Abaküs Yazılım
3. Hukuk Dairesi
Esas No: 2017/987
Karar No: 2019/409
Karar Tarihi: 22.01.2019

Yargıtay 3. Hukuk Dairesi 2017/987 Esas 2019/409 Karar Sayılı İlamı

3. Hukuk Dairesi         2017/987 E.  ,  2019/409 K.

    "İçtihat Metni"

    MAHKEMESİ :ASLİYE HUKUK MAHKEMESİ

    Taraflar arasındaki tapu iptal ve tescil-alacak davasının mahkemece yapılan yargılaması sonucunda, davanın kabulüne yönelik olarak verilen hükmün, duruşmalı olarak incelenmesi davalılar vekili tarafından istenilmekle; daha önceden belirlenen, 22.01.2019 tarihli duruşma günü için yapılan tebligat üzerine; temyiz eden davacılar vekili Av.... ile davalılar vekili Av. ... ve Av. ... geldiler. Açık duruşmaya başlandı ve hazır bulunan vekillerin sözlü açıklamaları dinlenildikten sonra işin incelenerek karara bağlanması için saat 14.00"e bırakılması uygun görüldüğünden, belli saatte dosyadaki bütün kağıtlar okunarak, Tetkik Hakiminin açıklamaları dinlenip, gereği düşünüldü:
    Y A R G I T A Y K A R A R I
    Davacılar ;16.02.2000 tarihli noterde düzenlenen sulhname ile davalı ..."ın “... mevkiinde bulunan 1 parsel sayılı taşınmazın 1312,5 m2"ni davacı ..."na, 2375 m2"sini ise ... "ya vermeyi taahhüt etmesine rağmen sulhnameye konu taşınmazları damadı davalı ..."ya devirettiğini, davalı ..."nın ise sulhnameden haberi olmasına rağmen kötüniyetli olarak taşınmazı devir aldığını iddia ederek,sulhname gereğince taşınmazın davalı ... adına olan tapusunun iptali ile davacılar adına tesciline aksi takdirde taşınmazın rayiç değerinin şimdilik 7.800 TL (ıslahla 59.076 TL)"sinin davacı ... "na 7.900 TL (ıslahla 106.875 TL)"sinin ise ... vereseleri olan diğer davacılara verilmesini dava ve talep etmiştir.
    Davalılar vekili cevabında; davanın zamanaşımı nedeniyle reddini aksi takdirde davacı ..."nun bedeli tamamen aldığına ilişkin 20.02.2001 tarihli belge bulunduğunu, taşınmazın bedelinin ödenmesi nedeniyle davacı ... tarafından açılan davanın esastan reddi ile davalı ... aleyhine açılan davanın ise husumetten reddini dilemiştir.
    Davacılar vekili 24.10.2011 tarihli dilekçe ile; tapu kayıtları celbedildiğinde davalı ..."ın dava konusu taşınmazı kızı ..."ya devrettiğinin anlaşıldığını bu nedenle ..."nın davalı tarafta yer almasını talep ettiklerini beyan etmiştir.

+++++

Görev Listesi
(a) Yargıtay kararına göre davacıların dayandığı sulhname noterde hangi tarihte düzenlenmiştir?
(b) Yargıtay kararını kaldığı yerden devam ettirin.
Kayıtlar başka bir kaynaktan alınmıştır.

Sınırlayıcı kutu verilerinden alıntılar

+++++

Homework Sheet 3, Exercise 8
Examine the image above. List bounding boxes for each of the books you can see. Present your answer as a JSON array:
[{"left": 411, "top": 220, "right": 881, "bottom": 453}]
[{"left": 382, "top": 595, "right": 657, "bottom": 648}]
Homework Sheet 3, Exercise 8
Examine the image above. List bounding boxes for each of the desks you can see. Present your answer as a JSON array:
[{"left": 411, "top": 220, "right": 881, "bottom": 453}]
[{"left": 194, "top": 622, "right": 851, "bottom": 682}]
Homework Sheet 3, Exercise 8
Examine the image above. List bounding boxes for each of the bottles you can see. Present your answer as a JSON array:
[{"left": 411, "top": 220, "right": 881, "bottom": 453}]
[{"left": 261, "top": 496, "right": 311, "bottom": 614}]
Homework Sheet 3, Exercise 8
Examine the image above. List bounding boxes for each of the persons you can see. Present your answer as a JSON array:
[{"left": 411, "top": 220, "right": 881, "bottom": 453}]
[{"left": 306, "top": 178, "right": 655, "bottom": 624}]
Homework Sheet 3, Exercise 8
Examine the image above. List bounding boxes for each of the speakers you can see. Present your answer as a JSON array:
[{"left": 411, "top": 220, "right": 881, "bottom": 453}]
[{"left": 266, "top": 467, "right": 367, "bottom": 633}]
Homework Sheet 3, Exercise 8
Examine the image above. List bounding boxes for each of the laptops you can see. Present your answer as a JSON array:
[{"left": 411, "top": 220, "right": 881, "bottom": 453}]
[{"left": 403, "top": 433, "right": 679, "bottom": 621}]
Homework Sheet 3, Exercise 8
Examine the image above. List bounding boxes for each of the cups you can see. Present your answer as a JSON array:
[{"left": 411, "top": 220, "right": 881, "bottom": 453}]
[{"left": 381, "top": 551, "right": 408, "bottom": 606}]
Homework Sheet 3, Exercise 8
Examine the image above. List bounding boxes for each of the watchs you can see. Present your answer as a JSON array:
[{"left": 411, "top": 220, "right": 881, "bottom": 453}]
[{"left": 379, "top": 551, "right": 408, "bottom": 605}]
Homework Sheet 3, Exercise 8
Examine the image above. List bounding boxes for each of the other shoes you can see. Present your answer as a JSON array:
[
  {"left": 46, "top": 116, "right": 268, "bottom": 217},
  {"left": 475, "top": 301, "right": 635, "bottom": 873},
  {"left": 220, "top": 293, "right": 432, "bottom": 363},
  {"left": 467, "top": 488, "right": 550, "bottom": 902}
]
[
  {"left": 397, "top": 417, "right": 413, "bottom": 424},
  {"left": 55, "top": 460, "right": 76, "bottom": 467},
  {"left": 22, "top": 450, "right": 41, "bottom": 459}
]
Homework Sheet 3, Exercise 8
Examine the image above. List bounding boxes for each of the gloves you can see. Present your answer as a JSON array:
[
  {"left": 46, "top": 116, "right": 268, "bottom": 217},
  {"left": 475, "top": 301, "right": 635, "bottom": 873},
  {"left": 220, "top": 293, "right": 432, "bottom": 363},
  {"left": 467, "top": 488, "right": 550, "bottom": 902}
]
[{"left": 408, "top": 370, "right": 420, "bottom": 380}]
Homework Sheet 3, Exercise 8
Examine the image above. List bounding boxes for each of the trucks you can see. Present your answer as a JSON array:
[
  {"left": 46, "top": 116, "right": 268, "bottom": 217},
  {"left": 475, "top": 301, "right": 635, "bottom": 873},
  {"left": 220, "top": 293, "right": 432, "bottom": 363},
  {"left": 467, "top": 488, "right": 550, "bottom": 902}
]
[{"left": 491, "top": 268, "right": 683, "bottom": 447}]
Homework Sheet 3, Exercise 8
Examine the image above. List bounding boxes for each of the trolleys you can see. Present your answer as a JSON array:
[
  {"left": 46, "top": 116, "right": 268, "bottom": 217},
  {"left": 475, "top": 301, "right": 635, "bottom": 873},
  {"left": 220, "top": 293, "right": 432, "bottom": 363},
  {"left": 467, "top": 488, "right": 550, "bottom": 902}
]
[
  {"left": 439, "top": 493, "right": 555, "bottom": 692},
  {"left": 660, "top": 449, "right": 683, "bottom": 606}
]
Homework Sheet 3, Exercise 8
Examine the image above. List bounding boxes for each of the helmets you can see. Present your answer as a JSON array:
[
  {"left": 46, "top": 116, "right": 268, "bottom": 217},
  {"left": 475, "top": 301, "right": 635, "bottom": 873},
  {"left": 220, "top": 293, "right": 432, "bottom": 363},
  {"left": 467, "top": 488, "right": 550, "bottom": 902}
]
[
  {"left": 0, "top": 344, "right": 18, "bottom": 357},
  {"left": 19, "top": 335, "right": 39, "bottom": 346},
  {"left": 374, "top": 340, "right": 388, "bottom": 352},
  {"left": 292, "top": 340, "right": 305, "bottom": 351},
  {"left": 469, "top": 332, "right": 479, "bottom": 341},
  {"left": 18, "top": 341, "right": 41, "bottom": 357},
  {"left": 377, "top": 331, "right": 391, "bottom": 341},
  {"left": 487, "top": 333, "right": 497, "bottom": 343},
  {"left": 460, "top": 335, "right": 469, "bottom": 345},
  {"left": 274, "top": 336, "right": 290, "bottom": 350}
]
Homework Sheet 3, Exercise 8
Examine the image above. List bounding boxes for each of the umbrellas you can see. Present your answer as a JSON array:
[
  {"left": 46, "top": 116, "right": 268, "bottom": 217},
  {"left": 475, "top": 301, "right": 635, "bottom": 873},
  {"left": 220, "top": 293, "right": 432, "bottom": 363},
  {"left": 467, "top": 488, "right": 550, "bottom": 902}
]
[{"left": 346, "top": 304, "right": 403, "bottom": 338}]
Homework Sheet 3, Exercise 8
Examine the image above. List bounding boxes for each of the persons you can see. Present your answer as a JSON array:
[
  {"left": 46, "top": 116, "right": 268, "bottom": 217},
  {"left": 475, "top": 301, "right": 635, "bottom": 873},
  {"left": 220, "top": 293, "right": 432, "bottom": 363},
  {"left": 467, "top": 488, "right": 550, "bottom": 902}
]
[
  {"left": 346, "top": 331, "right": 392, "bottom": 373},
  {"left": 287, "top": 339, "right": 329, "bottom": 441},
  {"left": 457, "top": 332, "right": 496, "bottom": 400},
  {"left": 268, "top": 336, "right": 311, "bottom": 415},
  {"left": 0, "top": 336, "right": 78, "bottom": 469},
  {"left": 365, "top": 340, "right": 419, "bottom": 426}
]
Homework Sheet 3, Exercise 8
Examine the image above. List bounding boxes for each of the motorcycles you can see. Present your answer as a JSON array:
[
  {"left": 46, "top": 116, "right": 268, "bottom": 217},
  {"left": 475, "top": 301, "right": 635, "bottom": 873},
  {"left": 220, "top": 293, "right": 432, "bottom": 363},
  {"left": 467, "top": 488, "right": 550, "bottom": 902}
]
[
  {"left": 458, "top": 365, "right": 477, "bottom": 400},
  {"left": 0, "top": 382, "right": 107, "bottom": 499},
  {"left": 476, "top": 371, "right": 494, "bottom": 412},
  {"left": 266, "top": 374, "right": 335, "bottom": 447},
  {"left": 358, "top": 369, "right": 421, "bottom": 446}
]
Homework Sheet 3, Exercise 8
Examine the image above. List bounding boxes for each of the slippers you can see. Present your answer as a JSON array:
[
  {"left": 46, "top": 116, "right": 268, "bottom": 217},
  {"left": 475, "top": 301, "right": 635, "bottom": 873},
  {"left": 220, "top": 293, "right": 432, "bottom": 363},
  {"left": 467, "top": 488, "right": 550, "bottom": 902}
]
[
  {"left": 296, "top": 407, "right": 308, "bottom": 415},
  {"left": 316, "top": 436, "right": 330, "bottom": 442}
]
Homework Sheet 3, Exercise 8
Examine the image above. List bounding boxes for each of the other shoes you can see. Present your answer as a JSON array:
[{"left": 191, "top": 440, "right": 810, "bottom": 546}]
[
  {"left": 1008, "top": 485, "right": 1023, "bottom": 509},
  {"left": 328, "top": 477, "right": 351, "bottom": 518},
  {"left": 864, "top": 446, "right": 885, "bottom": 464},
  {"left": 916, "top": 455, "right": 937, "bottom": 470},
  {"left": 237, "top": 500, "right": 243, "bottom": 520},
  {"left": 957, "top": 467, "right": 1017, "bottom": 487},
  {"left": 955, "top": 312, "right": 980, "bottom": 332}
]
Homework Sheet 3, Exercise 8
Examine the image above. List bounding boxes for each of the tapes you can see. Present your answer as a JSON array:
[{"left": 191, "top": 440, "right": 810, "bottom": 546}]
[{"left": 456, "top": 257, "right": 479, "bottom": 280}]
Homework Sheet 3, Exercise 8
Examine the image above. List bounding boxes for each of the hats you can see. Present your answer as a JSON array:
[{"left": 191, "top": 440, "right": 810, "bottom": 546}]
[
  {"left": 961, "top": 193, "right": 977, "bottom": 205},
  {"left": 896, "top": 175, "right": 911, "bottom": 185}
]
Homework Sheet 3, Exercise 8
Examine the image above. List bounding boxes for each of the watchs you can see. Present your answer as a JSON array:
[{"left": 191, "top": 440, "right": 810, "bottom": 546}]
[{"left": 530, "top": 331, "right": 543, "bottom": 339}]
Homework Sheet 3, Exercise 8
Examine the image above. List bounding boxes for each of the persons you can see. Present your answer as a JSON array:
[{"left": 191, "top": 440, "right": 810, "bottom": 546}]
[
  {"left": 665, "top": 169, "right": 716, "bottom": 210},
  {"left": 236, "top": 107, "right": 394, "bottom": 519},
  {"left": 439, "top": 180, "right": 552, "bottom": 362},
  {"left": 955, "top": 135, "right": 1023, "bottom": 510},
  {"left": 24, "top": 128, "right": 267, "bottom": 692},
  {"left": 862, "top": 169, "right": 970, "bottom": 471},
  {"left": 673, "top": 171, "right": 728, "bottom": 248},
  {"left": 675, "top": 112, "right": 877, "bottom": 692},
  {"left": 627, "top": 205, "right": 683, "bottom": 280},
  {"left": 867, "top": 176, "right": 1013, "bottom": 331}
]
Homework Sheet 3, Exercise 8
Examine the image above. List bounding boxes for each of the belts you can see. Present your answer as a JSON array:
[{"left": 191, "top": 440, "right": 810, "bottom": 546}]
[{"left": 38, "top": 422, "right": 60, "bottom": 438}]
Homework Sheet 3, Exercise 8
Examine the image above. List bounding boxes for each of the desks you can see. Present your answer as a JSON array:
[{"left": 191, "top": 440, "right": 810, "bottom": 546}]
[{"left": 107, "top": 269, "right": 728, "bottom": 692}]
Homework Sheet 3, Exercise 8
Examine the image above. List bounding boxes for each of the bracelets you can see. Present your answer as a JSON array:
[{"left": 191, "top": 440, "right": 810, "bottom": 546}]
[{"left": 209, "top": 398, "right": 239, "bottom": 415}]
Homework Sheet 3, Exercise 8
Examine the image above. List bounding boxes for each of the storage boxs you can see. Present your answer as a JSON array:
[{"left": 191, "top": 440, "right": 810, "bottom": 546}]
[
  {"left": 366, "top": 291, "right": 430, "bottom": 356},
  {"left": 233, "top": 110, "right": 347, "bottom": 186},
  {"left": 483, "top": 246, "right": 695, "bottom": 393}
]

+++++

Görev Sonuçları
(a) 16.02.2000 tarihinde.

(b)
    Mahkemece; tescil talebinin reddi ile davaya konu taşınmazların rayiç değerleri tespit edilerek, 59.076 TL"nin davalılardan tahsili ile davacı ... , 106.875 TL"nin davalılardan tahsili ile ... mirasçıları olan diğer davacılara verilmesine karar verilmiş, hükmün davalılar tarafından temyiz edilmesi üzerine Dairemizin 18.04.2013 tarih ve 2013/3903 Esas- 2013/6707 Karar sayılı ilamı ile;
    ".....Dosyada bir fotokopisi bulunan ve davalının ödeme iddiası ile ilgili olarak dayandığı 20.02.2001 tarihli belgede davacı ..."na devir edilecek 1312.5 m2"lik taşınmazın karşılığı olarak ..."ın, ... 400.000.000 TL"yi peşin ödediği kalan miktarı ise 01.03.2001 tarihinde ödeyeceğinin kararlaştırıldığı ve belgenin alt kısmında "yukarıda belirtilen bedeli tamamen aldım" ... adı ile imzasının bulunduğu anlaşılmaktadır. Mahkemece, davanın esasını etkileyecek bu belge ile ilgili değerlendirme yapılmadan, karar yerinde tartışılmadan hüküm kurulmuştur.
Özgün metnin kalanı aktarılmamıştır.